-- Opening Marker --

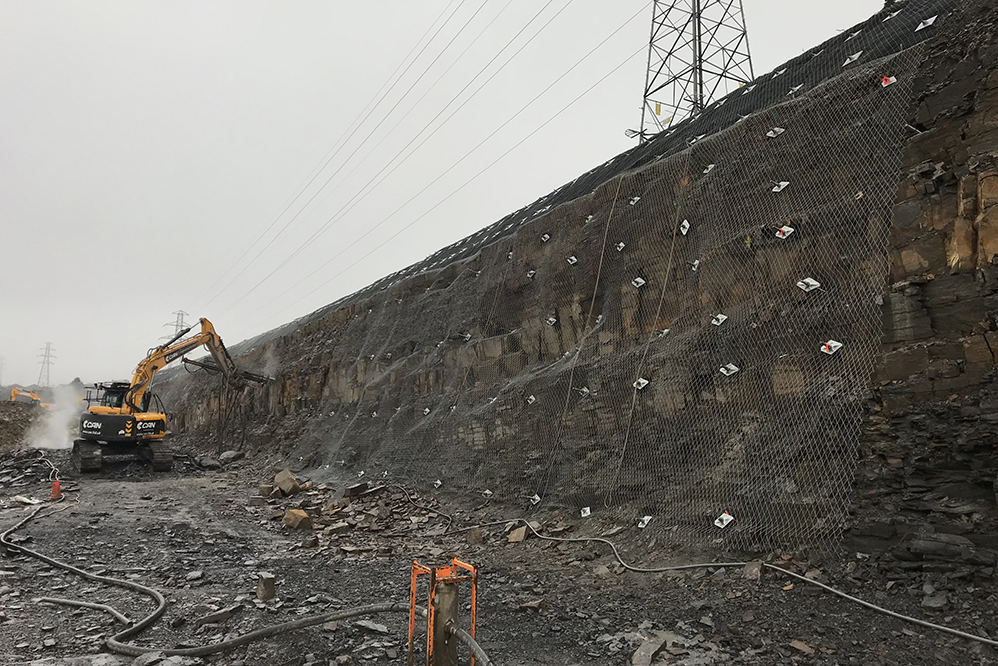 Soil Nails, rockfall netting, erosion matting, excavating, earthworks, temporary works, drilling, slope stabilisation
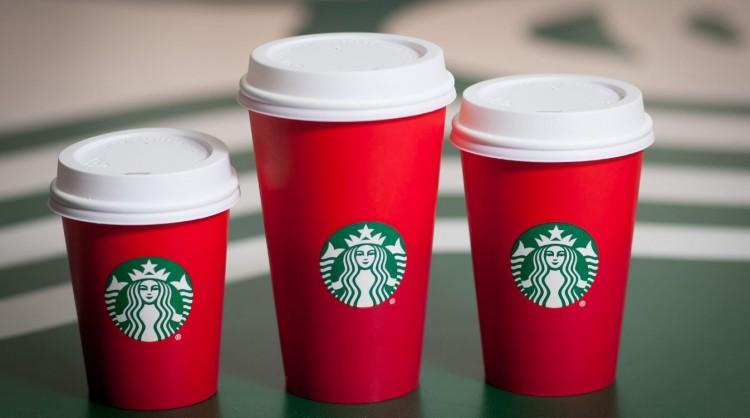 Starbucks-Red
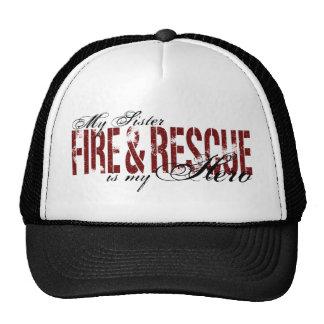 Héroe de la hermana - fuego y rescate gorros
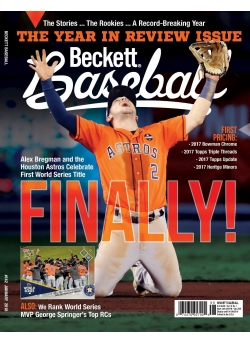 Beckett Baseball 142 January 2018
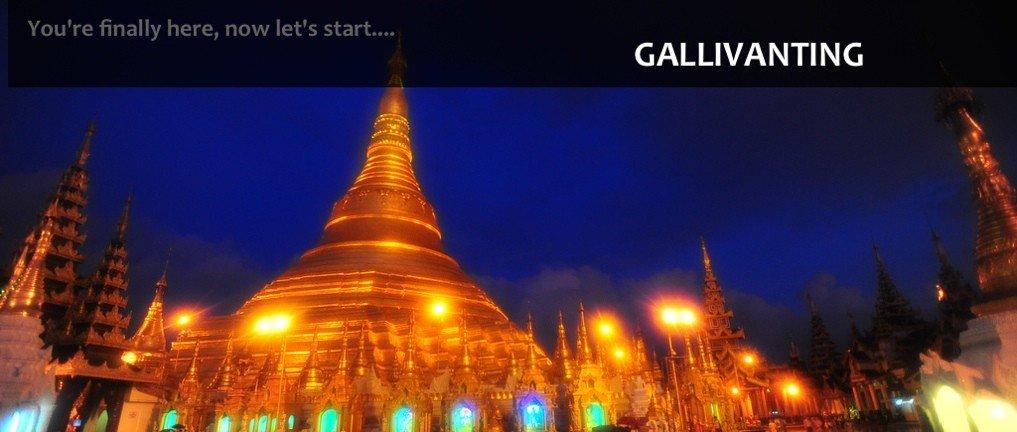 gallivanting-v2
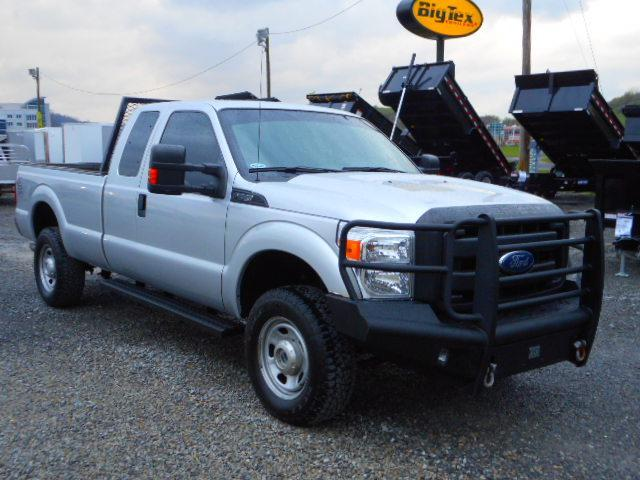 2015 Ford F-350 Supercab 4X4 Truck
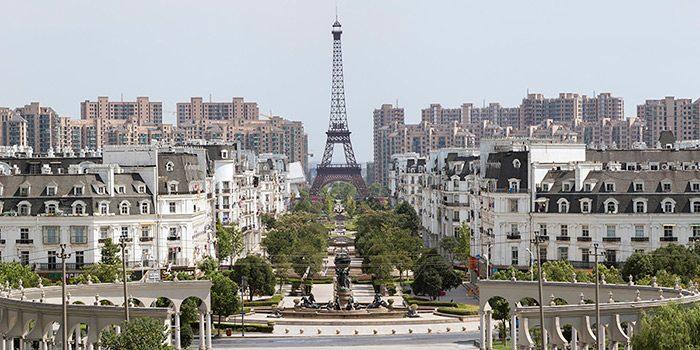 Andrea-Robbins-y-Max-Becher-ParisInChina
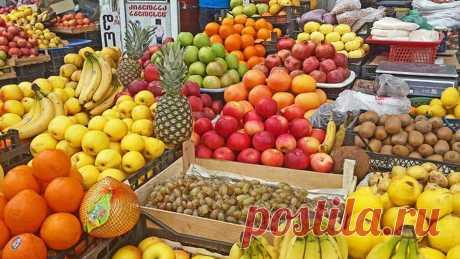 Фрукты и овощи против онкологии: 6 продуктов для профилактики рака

-- Closing Marker --

▶ [WORK INSTRUCTIONS]:
Once the pictures are removed, print all the remaining data exactly as it stands.

▶ [SOLUTION FOR THIS PROBLEM]:
 Soil Nails, rockfall netting, erosion matting, excavating, earthworks, temporary works, drilling, slope stabilisation
 Starbucks-Red
 Héroe de la hermana - fuego y rescate gorros
 Beckett Baseball 142 January 2018
 gallivanting-v2
 2015 Ford F-350 Supercab 4X4 Truck
 Andrea-Robbins-y-Max-Becher-ParisInChina
 Фрукты и овощи против онкологии: 6 продуктов для профилактики рака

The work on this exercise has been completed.